The online-only institution has devised several strategies to make it easier for prospective students to enroll and access services. It redesigned its website and launched information sessions for prospective students, with roughly a third of attendees ultimately deciding to enroll, according to Smith.
Calbright, a public community college that is free to California residents, opened in 2019. It was created to boost economic mobility in the state and help working adults get credentials that will raise their earnings potential.
Almost all of Calbright’s students, 92%, are 25 or older, with a median age in the late 30s, according to the college. And 1 in 3 students are caregivers, a demographic that faces increased obstacles to completing credentials.
Calbright awarded 110 certificates in 2022, compared to 43 in 2021, the college said.

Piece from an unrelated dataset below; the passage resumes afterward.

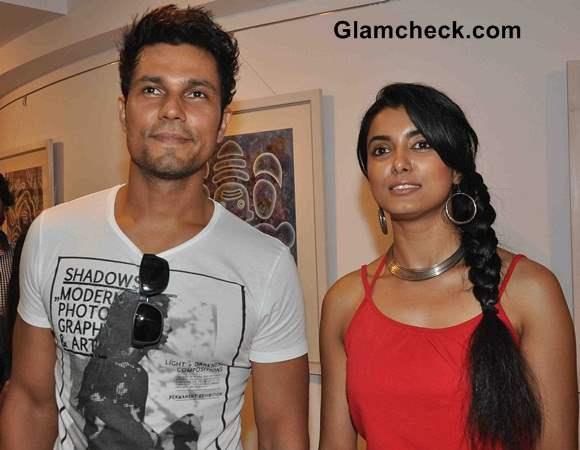 Randeep Hooda and Richa Soni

On average, students graduate in under a year, though it varies by program, Smith said.
Previous administrative hurdles
The enrollment and degree milestones are good news for Calbright, which has struggled with administrative issues since its launch.
Calbright’s president and CEO resigned at the beginning of 2020, and the college avoided calls from state lawmakers to defund it later that year and in 2022. In 2021, a state audit recommended closing the institution if it didn’t improve on metrics like student support services.
Calbright’s most recent improvements, however, failed to excite the California Federation of Teachers, according to its president, Jeff Freitas. The union represents more than 120,000 education employees in the state, including 30,000 who work at community colleges.
“We are not impressed with the numbers based on the extraordinary amount of money and resources that have been wasted on Calbright,” Freitas said. “We continue to believe that Calbright is a waste of critical funding that belongs in our traditional community colleges, which are already doing a superior job of educating our students both in person and online.”
Calbright received $15 million in annual funding from the California state budget, according to the college’s budget summary for the 2022-2023 academic year. The state also granted Calbright $71 million in one-time start-up funding when it launched.
Following the auditor’s report, CFT called for reinvesting Calbright’s state funding into traditional community colleges.
California Assembly Member Sharon Quirk-Silva, who co-sponsored a bill to close Calbright in 2022, could not be reached for comment Monday.
But Gov. Gavin Newsom’s administration applauded the enrollment milestone and remained firmly in favor of the college’s mission.
“CalBright embodies California’s student-centered values — meeting working students where they are, expanding lifelong learning, and setting graduates up for success in a career,” said Ben Chida, the governor’s chief deputy cabinet secretary. “It’s exciting to see real lives being improved.”
Newsom has been a stalwart advocate of Calbright, as was his predecessor, former Gov. Jerry Brown, who helped found the college.